### Исходный отрывок
Мне кажется, что я написал необыкновенную вещь, которая затмит "Рождественскую песнь". Не сомневаюсь, что она вызовет огромный шум.

Завтра я уезжаю отсюда в Венецию, а оттуда еще во множество городов, и непременно приеду в Лондон прочитать корректуру, выбрав совершенно новый путь, пробиваясь сквозь снег в долинах Швейцарии и преодолевая горные перевалы в самый разгар зимы. С сердечной благодарностью я принял бы Ваше любезное приглашение, но поскольку я приеду в Лондон ради дел, то вижу этому множество помех и по некоторым непреодолимым причинам вынужден от него отказаться. Поэтому я поселюсь в отеле в Ковент-гардене, где меня хорошо знают и с хозяином которого я уже списался. Ничего особенного я не требую, удовлетворяясь хорошей спальней и холодным душем.
######
### Исходные данные
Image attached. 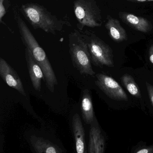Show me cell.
Returning <instances> with one entry per match:
<instances>
[{"label":"cell","instance_id":"obj_1","mask_svg":"<svg viewBox=\"0 0 153 153\" xmlns=\"http://www.w3.org/2000/svg\"><path fill=\"white\" fill-rule=\"evenodd\" d=\"M16 20L23 44L31 51L35 60L41 67L44 75L46 87L51 92L53 93L55 86L58 85V80L46 53L23 19L18 16Z\"/></svg>","mask_w":153,"mask_h":153},{"label":"cell","instance_id":"obj_2","mask_svg":"<svg viewBox=\"0 0 153 153\" xmlns=\"http://www.w3.org/2000/svg\"><path fill=\"white\" fill-rule=\"evenodd\" d=\"M21 12L35 29H40L53 35L61 32L66 22L53 15L44 6L29 3L21 6Z\"/></svg>","mask_w":153,"mask_h":153},{"label":"cell","instance_id":"obj_3","mask_svg":"<svg viewBox=\"0 0 153 153\" xmlns=\"http://www.w3.org/2000/svg\"><path fill=\"white\" fill-rule=\"evenodd\" d=\"M68 43L69 51L74 67L82 75H95L87 44L81 33L74 29L69 34Z\"/></svg>","mask_w":153,"mask_h":153},{"label":"cell","instance_id":"obj_4","mask_svg":"<svg viewBox=\"0 0 153 153\" xmlns=\"http://www.w3.org/2000/svg\"><path fill=\"white\" fill-rule=\"evenodd\" d=\"M73 10L77 21V27L80 31L85 27L101 26L100 11L95 0H75Z\"/></svg>","mask_w":153,"mask_h":153},{"label":"cell","instance_id":"obj_5","mask_svg":"<svg viewBox=\"0 0 153 153\" xmlns=\"http://www.w3.org/2000/svg\"><path fill=\"white\" fill-rule=\"evenodd\" d=\"M82 34L87 44L92 63L99 67L114 66L113 56L111 48L94 34L88 31Z\"/></svg>","mask_w":153,"mask_h":153},{"label":"cell","instance_id":"obj_6","mask_svg":"<svg viewBox=\"0 0 153 153\" xmlns=\"http://www.w3.org/2000/svg\"><path fill=\"white\" fill-rule=\"evenodd\" d=\"M96 77L97 85L108 97L117 101H128L127 94L113 78L101 73L96 74Z\"/></svg>","mask_w":153,"mask_h":153},{"label":"cell","instance_id":"obj_7","mask_svg":"<svg viewBox=\"0 0 153 153\" xmlns=\"http://www.w3.org/2000/svg\"><path fill=\"white\" fill-rule=\"evenodd\" d=\"M0 76L3 81L10 87L26 96L21 79L16 71L2 58H0Z\"/></svg>","mask_w":153,"mask_h":153},{"label":"cell","instance_id":"obj_8","mask_svg":"<svg viewBox=\"0 0 153 153\" xmlns=\"http://www.w3.org/2000/svg\"><path fill=\"white\" fill-rule=\"evenodd\" d=\"M105 150V138L99 128L96 118H95L90 127L88 152V153H103Z\"/></svg>","mask_w":153,"mask_h":153},{"label":"cell","instance_id":"obj_9","mask_svg":"<svg viewBox=\"0 0 153 153\" xmlns=\"http://www.w3.org/2000/svg\"><path fill=\"white\" fill-rule=\"evenodd\" d=\"M25 59L31 82L34 88L38 92L41 91V82L45 81L43 72L40 66L35 60L31 51L27 48L25 50Z\"/></svg>","mask_w":153,"mask_h":153},{"label":"cell","instance_id":"obj_10","mask_svg":"<svg viewBox=\"0 0 153 153\" xmlns=\"http://www.w3.org/2000/svg\"><path fill=\"white\" fill-rule=\"evenodd\" d=\"M72 126L77 153H85V130L80 116L77 113L73 115Z\"/></svg>","mask_w":153,"mask_h":153},{"label":"cell","instance_id":"obj_11","mask_svg":"<svg viewBox=\"0 0 153 153\" xmlns=\"http://www.w3.org/2000/svg\"><path fill=\"white\" fill-rule=\"evenodd\" d=\"M30 142L34 151L37 153H61L64 151L52 142L41 137L32 136Z\"/></svg>","mask_w":153,"mask_h":153},{"label":"cell","instance_id":"obj_12","mask_svg":"<svg viewBox=\"0 0 153 153\" xmlns=\"http://www.w3.org/2000/svg\"><path fill=\"white\" fill-rule=\"evenodd\" d=\"M81 110L82 117L85 123L91 125L95 117L91 94L87 89H85L83 92Z\"/></svg>","mask_w":153,"mask_h":153},{"label":"cell","instance_id":"obj_13","mask_svg":"<svg viewBox=\"0 0 153 153\" xmlns=\"http://www.w3.org/2000/svg\"><path fill=\"white\" fill-rule=\"evenodd\" d=\"M105 26L113 40L116 42H122L126 39L127 35L125 30L117 19L110 17Z\"/></svg>","mask_w":153,"mask_h":153},{"label":"cell","instance_id":"obj_14","mask_svg":"<svg viewBox=\"0 0 153 153\" xmlns=\"http://www.w3.org/2000/svg\"><path fill=\"white\" fill-rule=\"evenodd\" d=\"M123 17L125 22L138 31L146 33L151 29L149 22L145 19L130 14H124Z\"/></svg>","mask_w":153,"mask_h":153},{"label":"cell","instance_id":"obj_15","mask_svg":"<svg viewBox=\"0 0 153 153\" xmlns=\"http://www.w3.org/2000/svg\"><path fill=\"white\" fill-rule=\"evenodd\" d=\"M122 81L129 93L137 98L141 97L140 90L132 76L125 74L122 76Z\"/></svg>","mask_w":153,"mask_h":153},{"label":"cell","instance_id":"obj_16","mask_svg":"<svg viewBox=\"0 0 153 153\" xmlns=\"http://www.w3.org/2000/svg\"><path fill=\"white\" fill-rule=\"evenodd\" d=\"M135 152L136 153H153V145L137 149Z\"/></svg>","mask_w":153,"mask_h":153},{"label":"cell","instance_id":"obj_17","mask_svg":"<svg viewBox=\"0 0 153 153\" xmlns=\"http://www.w3.org/2000/svg\"><path fill=\"white\" fill-rule=\"evenodd\" d=\"M147 90L148 94L149 97L151 101V103L153 105V85H152L149 83H146Z\"/></svg>","mask_w":153,"mask_h":153},{"label":"cell","instance_id":"obj_18","mask_svg":"<svg viewBox=\"0 0 153 153\" xmlns=\"http://www.w3.org/2000/svg\"><path fill=\"white\" fill-rule=\"evenodd\" d=\"M149 59L150 62L153 64V45H151L149 50Z\"/></svg>","mask_w":153,"mask_h":153},{"label":"cell","instance_id":"obj_19","mask_svg":"<svg viewBox=\"0 0 153 153\" xmlns=\"http://www.w3.org/2000/svg\"><path fill=\"white\" fill-rule=\"evenodd\" d=\"M137 1L139 2H144V1H146L147 0H137Z\"/></svg>","mask_w":153,"mask_h":153},{"label":"cell","instance_id":"obj_20","mask_svg":"<svg viewBox=\"0 0 153 153\" xmlns=\"http://www.w3.org/2000/svg\"><path fill=\"white\" fill-rule=\"evenodd\" d=\"M4 0H0V3H4Z\"/></svg>","mask_w":153,"mask_h":153},{"label":"cell","instance_id":"obj_21","mask_svg":"<svg viewBox=\"0 0 153 153\" xmlns=\"http://www.w3.org/2000/svg\"><path fill=\"white\" fill-rule=\"evenodd\" d=\"M148 1H153V0H147Z\"/></svg>","mask_w":153,"mask_h":153}]
</instances>
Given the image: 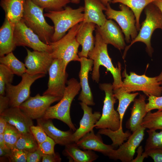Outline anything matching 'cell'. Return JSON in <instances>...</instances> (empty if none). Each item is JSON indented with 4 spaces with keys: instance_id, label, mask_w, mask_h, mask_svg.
Wrapping results in <instances>:
<instances>
[{
    "instance_id": "obj_1",
    "label": "cell",
    "mask_w": 162,
    "mask_h": 162,
    "mask_svg": "<svg viewBox=\"0 0 162 162\" xmlns=\"http://www.w3.org/2000/svg\"><path fill=\"white\" fill-rule=\"evenodd\" d=\"M95 41L94 47L88 54V57L93 61V67L92 74L93 80L98 83L99 81L100 66L105 67L107 71L112 74L113 82V89L121 87L123 83L121 74V66L120 62L115 67L109 56L107 44L104 42L98 31L95 30Z\"/></svg>"
},
{
    "instance_id": "obj_2",
    "label": "cell",
    "mask_w": 162,
    "mask_h": 162,
    "mask_svg": "<svg viewBox=\"0 0 162 162\" xmlns=\"http://www.w3.org/2000/svg\"><path fill=\"white\" fill-rule=\"evenodd\" d=\"M63 96L56 105L50 106L43 118L46 119H56L66 124L70 129L74 132L76 129L70 116L72 102L81 88L80 82L74 78L68 80Z\"/></svg>"
},
{
    "instance_id": "obj_3",
    "label": "cell",
    "mask_w": 162,
    "mask_h": 162,
    "mask_svg": "<svg viewBox=\"0 0 162 162\" xmlns=\"http://www.w3.org/2000/svg\"><path fill=\"white\" fill-rule=\"evenodd\" d=\"M84 7L80 6L74 9L66 6L62 10L49 11L44 14L50 18L54 24V32L51 42H55L62 38L66 32L76 24L82 22L84 19Z\"/></svg>"
},
{
    "instance_id": "obj_4",
    "label": "cell",
    "mask_w": 162,
    "mask_h": 162,
    "mask_svg": "<svg viewBox=\"0 0 162 162\" xmlns=\"http://www.w3.org/2000/svg\"><path fill=\"white\" fill-rule=\"evenodd\" d=\"M146 17L142 22L139 32L136 37L125 48L123 58L124 59L127 52L133 44L138 42L145 44L146 51L152 57L154 50L151 43L152 36L154 30L157 29L162 30V14L159 9L152 3L147 5L145 8Z\"/></svg>"
},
######
**Что сделать:**
a: Скопируй из письма без изменений кусок между "Мне кажется, что" и "и холодным душем.", включая обе границы.
b: Напиши следующую часть письма, начиная сразу после его последнего предложения.

**Ожидаемый результат:**
a:
Мне кажется, что я написал необыкновенную вещь, которая затмит "Рождественскую песнь". Не сомневаюсь, что она вызовет огромный шум.

Завтра я уезжаю отсюда в Венецию, а оттуда еще во множество городов, и непременно приеду в Лондон прочитать корректуру, выбрав совершенно новый путь, пробиваясь сквозь снег в долинах Швейцарии и преодолевая горные перевалы в самый разгар зимы. С сердечной благодарностью я принял бы Ваше любезное приглашение, но поскольку я приеду в Лондон ради дел, то вижу этому множество помех и по некоторым непреодолимым причинам вынужден от него отказаться. Поэтому я поселюсь в отеле в Ковент-гардене, где меня хорошо знают и с хозяином которого я уже списался. Ничего особенного я не требую, удовлетворяясь хорошей спальней и холодным душем.

b:
Этот дом – совершенство. Слуги так же спокойны и так же отлично себя ведут, как и дома, что здесь случается крайне редко; Рош * – это моя правая рука. Подобного ему еще не видывал свет.

Мы расстелили ковры, топим по вечерам камины, задергиваем шторы короче говоря, зимуем. В опере, расположенной совсем рядом, у нас есть ложа (даровая), и мы отправляемся туда, когда нам заблагорассудится, как в собственную гостиную. За четыре недели было три ясных дня. Все остальное время с неба непрерывным потоком лилась вода. И что ни день, бушевала гроза.

Ваш.

P. S. К Чарли каждый день приходит учитель чистописания и французского языка. Через день его с сестрами посещает профессор благородного искусства танцев.

147

ДЖОНУ ФОРСТЕРУ

Венеция,

вторник вечером, 12 ноября 1844 г.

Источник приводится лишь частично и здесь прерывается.